On Tue Sep 09, 2014 at 16:03:11 +0000, Masti  Ramya Jayaram wrote:
> I would like to explain my situation better. Here is what I intend:
>
> a. What is the lowest module (bootstrap, fiasco, sigma, moe,
> ned,l4linux) that can be confined not access a portion of the address
> space?

Without changing anything and with this list of program, it's just
L4Linux. Reason is that ned typically has a cap to sigma0 because it
needs to give it to io.
When you would like to make a little change, in Fiasco there's a
function handle_sigma0_page_fault that covers page-fault by sigma0. So
if you add a check on pfa there and return false you should be able to
exclude a memory region from any user program.

> I know that bootstrap and fiasco run in privileged mode, so there is
> no way to stop them. What is the next module?
>
> b.
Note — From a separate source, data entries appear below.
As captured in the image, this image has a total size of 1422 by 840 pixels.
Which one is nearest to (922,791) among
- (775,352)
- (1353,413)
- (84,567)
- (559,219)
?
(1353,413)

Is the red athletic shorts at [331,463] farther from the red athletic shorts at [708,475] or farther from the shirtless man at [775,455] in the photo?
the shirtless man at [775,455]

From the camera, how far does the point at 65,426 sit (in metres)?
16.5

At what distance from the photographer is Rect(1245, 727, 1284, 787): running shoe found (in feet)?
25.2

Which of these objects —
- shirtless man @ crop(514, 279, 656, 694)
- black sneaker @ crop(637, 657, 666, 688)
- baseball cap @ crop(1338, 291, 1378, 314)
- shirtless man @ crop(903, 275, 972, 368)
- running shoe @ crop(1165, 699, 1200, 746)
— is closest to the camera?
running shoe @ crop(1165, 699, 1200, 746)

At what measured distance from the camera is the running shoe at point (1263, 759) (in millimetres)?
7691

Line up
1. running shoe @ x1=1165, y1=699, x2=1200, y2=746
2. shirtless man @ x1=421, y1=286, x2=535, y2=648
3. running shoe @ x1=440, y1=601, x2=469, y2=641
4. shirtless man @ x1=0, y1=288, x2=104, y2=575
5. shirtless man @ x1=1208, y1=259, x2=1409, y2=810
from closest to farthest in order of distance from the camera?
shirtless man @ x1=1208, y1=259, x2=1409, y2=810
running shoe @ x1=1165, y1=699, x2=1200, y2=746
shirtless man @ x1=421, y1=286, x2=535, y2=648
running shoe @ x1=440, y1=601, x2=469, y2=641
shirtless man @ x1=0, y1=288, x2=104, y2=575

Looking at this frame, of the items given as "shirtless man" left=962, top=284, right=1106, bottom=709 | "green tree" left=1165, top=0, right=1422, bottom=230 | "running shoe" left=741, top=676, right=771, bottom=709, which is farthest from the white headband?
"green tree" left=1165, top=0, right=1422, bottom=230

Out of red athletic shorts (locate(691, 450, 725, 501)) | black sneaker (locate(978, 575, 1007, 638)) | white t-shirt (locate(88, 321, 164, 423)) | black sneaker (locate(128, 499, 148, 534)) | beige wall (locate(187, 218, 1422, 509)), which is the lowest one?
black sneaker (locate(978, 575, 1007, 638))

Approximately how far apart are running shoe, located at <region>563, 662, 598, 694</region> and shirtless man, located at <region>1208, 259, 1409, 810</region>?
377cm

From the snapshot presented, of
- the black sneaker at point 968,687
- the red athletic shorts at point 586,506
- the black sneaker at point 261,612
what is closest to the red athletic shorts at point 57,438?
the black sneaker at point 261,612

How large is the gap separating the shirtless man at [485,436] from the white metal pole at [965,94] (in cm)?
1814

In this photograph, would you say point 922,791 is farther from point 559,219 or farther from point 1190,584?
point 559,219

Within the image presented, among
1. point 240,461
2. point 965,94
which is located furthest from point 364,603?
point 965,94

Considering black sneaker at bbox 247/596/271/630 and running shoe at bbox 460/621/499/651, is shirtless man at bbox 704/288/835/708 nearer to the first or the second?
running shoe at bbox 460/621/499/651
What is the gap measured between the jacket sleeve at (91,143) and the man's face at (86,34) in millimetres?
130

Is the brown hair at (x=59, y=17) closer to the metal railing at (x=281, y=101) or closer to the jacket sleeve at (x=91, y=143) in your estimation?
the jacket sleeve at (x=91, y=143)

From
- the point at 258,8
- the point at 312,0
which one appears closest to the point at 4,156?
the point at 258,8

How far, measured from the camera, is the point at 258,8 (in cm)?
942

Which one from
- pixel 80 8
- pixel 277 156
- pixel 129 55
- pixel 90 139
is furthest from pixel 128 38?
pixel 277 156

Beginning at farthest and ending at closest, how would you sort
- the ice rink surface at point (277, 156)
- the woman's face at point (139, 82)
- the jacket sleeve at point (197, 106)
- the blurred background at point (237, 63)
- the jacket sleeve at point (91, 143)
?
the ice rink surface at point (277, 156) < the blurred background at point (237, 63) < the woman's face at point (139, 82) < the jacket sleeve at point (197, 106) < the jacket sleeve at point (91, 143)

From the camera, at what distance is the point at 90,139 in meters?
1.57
Assuming that it is sigma, I would like to do the following:
>  Have three regions in the physical address space (not necessarily memory):
>
> i) one for bootstrap, fiasco
> ii) moe, ned, sigma, l4linux
> iii). Special region accessible only from (i) - bootstrap and fiasco.
>
> If it is not possible to confine sigma, i.e., "hide a portion of the
> address space from it", then add sigma to lists (i,iii) and remove it
> from (ii) - and so on for the other modules.
>
> If it is moe, could my goal be reached by adding an IO device as a
> blocker but then not give moe the corresponding capability?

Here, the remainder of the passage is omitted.